The Arab man tasked with the ‘interrogation’ uses both physical and psychological torture – but reluctantly and with some measure of restraint. He is a family man and it emerges that his daughter is breaking the traditional ‘rules’ about how a young Arab woman is supposed to behave.

She is in love with a man but she harbours doubts about his activities and in the end it turns out that he is a suicide bomber who has been indoctrinated in an extreme religious school and taught to sacrifice his life for ‘the cause’ or be condemned to hell.

And then we see the American CIA agent, who has to witness the ‘interrogation’ and report back to Washington, gradually reaching a defining moment when he realises the arrested man is innocent and he works to free him from the Arabs before they know what he is doing.

And finally there are the ‘hidden men’ – mainly a woman actually – in Washington who have orchestrated the whole rendition programme and justify themselves that the law has to be bent a little to save countless lives. This is post 9/11 America and the film cleverly half hides the famous landmarks of the capitol, implying that the constitution of the United States has to be ignored a little in the interests of national security.

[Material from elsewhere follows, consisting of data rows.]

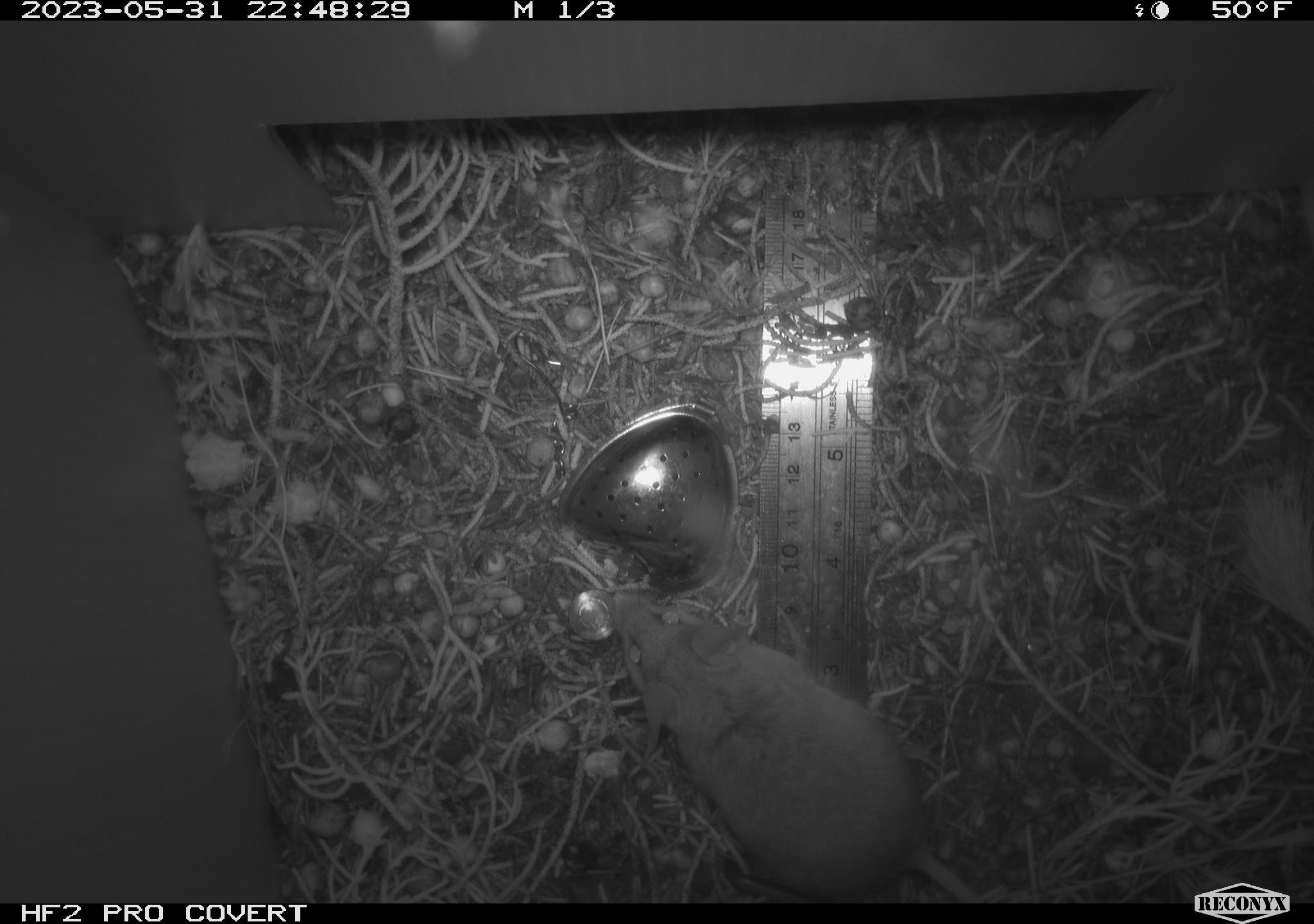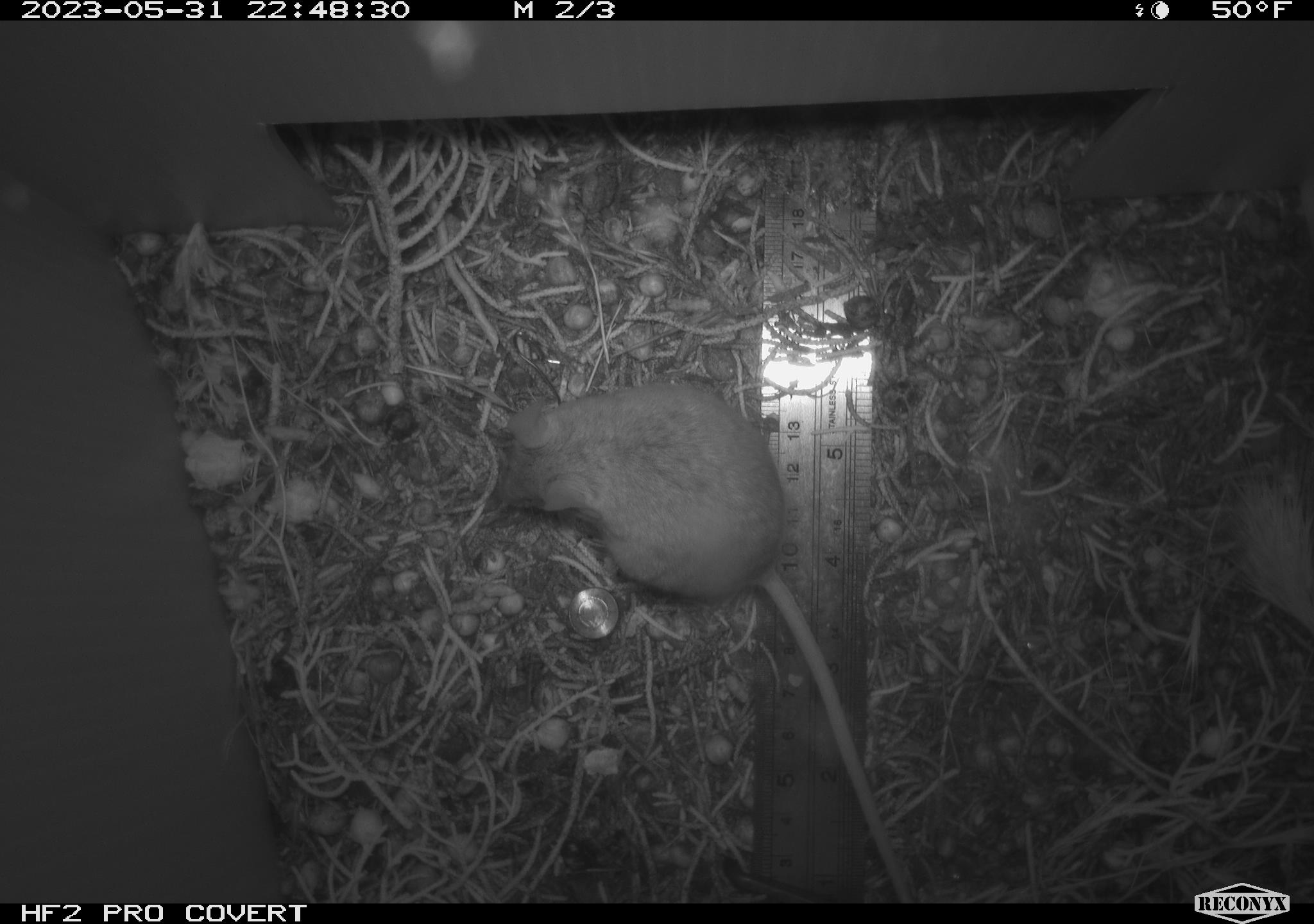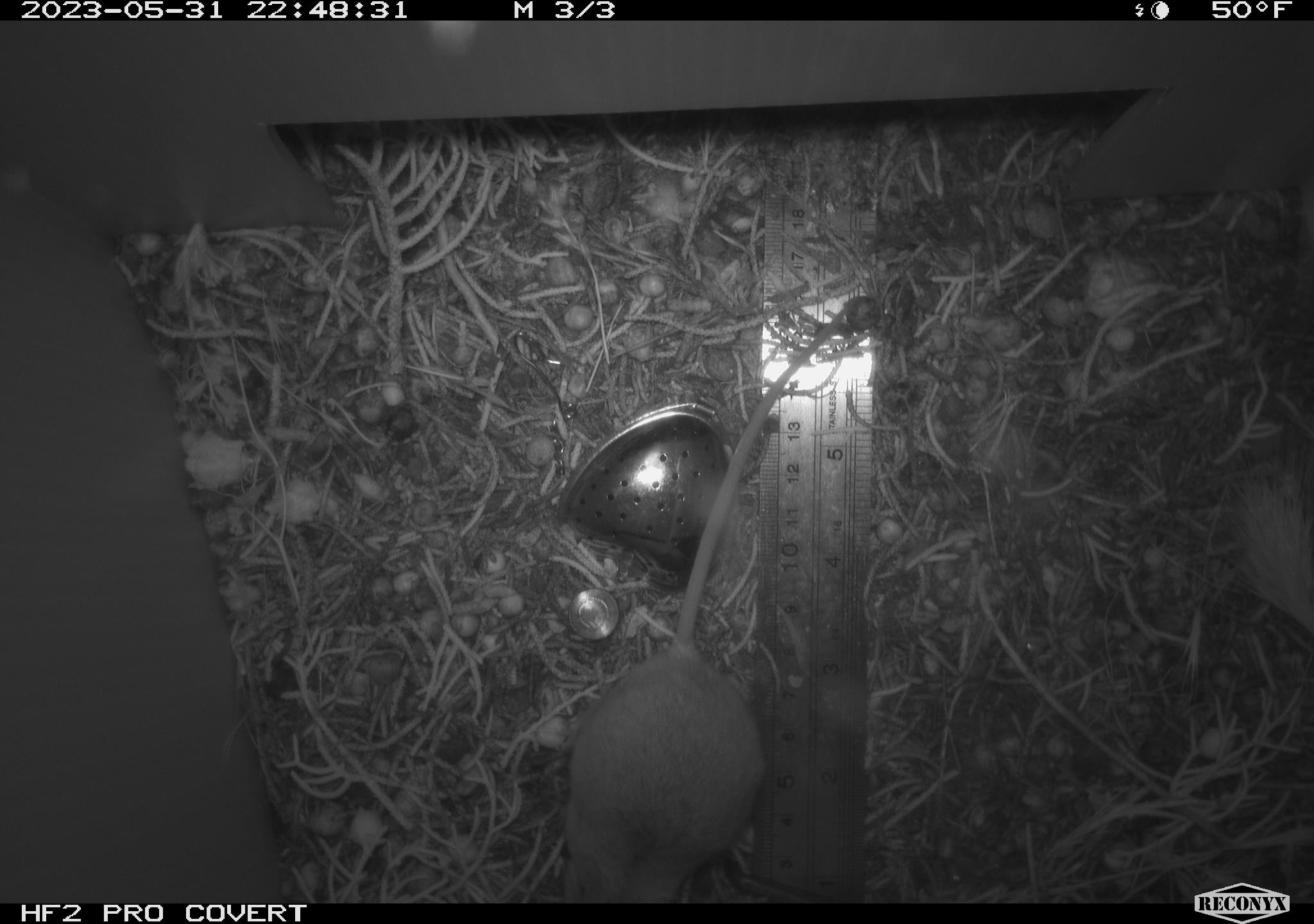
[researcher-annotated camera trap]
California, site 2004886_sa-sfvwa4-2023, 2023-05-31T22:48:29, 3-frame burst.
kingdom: Animalia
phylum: Chordata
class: Mammalia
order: Rodentia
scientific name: Rodentia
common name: mouse species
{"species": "mouse species (Rodentia)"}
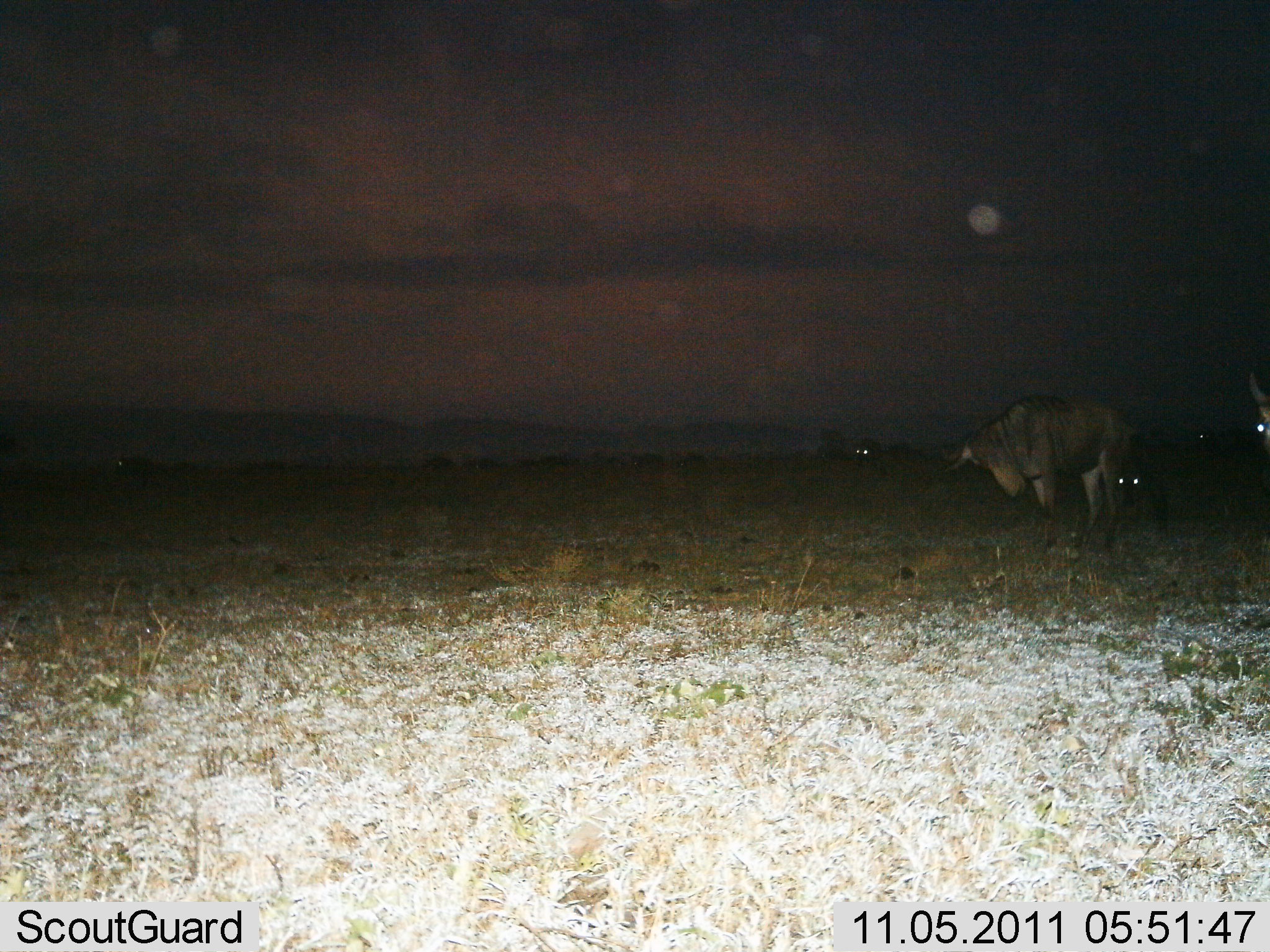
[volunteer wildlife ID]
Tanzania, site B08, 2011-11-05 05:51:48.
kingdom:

It is a frightening film in that all the characters are ‘good’ people but doing despicable things. If we could only blame someone, or hate someone, in the story it would be easier to watch. But there is an unrelieved decency about everyone and no one comes across as evil.

Yet the whole film is about the evil to which good people can descend when they suppress the questions that arise within them and convince themselves that ‘the end justifies the means.’